Items taken from a data source:
╔══

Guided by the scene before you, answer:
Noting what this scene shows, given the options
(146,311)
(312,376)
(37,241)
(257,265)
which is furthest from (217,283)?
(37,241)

╚══

Exercise goal:
Copy every line of the material above word for word.

Solution for this exercise:
Guided by the scene before you, answer:
Noting what this scene shows, given the options
(146,311)
(312,376)
(37,241)
(257,265)
which is furthest from (217,283)?
(37,241)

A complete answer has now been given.